• [Text segment]:
☆ ☆ ☆ ☆
Olivia Bell

Personal information
- Full name: Olivia Niamh Bell
- Born: 12 November 2003 (age 22) Stockport, Greater Manchester, England
- Batting: Right-handed
- Bowling: Right-arm off break
- Role: Bowler

International information
- National side: Scotland;
- ODI debut (cap 18): 17 October 2023 v Ireland
- Last ODI: 21 October 2023 v Ireland
- T20I debut (cap 22): 23 September 2022 v UAE
- Last T20I: 24 October 2023 v Ireland
- T20I shirt no.: 18

Domestic team information
- 2023–2024: North West Thunder

Career statistics
| Competition | WODI | WT20I | WLA | WT20 |
| Matches | 6 | 9 | 13 | 21 |
| Runs scored | 32 | 5 | 84 | 29 |
| Batting average | 10.66 | – | 12.00 | 5.80 |
| 100s/50s | 0/0 | 0/0 | 0/0 | 0/0 |
| Top score | 15* | 3* | 22 | 7 |
| Balls bowled | 288 | 192 | 661 | 433 |
| Wickets | 3 | 12 | 22 | 31 |
| Bowling average | 53.33 | 16.16 | 16.77 | 13.19 |
| 5 wickets in innings | 0 | 0 | 0 | 0 |
| 10 wickets in match | 0 | 0 | 0 | 0 |
| Best bowling | 1/15 | 2/18 | 4/19 | 4/37 |
| Catches/stumpings | 1/– | 2/– | 3/– | 4/– |
- Source: CricketArchive, 17 October 2024

= Olivia Bell =

Scottish cricketer (born 2003)
☆ ☆ ☆ ☆
• [Problems and tasks]:
1. Translate the line "Scottish cricketer (born 2003)" from the Olivia Bell profile into Spanish.
2. Write the next part of the Olivia Bell profile, starting after its last line.

• [Data block]:
☆ ☆ ☆ ☆
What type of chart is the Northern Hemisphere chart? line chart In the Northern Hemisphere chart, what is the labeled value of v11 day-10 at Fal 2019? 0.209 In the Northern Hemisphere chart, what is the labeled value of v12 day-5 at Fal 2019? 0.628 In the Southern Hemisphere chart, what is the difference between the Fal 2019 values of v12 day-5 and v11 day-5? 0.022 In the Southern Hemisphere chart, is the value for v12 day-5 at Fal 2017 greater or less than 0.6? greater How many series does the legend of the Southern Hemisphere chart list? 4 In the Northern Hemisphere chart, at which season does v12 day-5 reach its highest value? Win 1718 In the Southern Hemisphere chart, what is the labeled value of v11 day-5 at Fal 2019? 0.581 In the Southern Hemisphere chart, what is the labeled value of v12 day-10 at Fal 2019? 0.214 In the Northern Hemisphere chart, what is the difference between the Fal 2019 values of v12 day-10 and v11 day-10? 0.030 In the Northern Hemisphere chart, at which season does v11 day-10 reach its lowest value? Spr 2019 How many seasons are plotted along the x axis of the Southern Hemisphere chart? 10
☆ ☆ ☆ ☆
• [Replies]:
1. Jugadora de críquet escocesa (nacida en 2003)

2.
Olivia Niamh Bell (born 12 November 2003) is an English-born Scottish cricketer who currently plays for Scotland. She plays primarily as a right-arm off break bowler.

==Early life==
Bell was born on 12 November 2003 in Stockport, Greater Manchester.

==Domestic career==
Bell played age-group cricket for Cheshire between 2017 and 2022. In 2023, she appeared for Scotland A in the Twenty20 Cup, taking three wickets in her four matches, including 2/15 from her four overs against Derbyshire.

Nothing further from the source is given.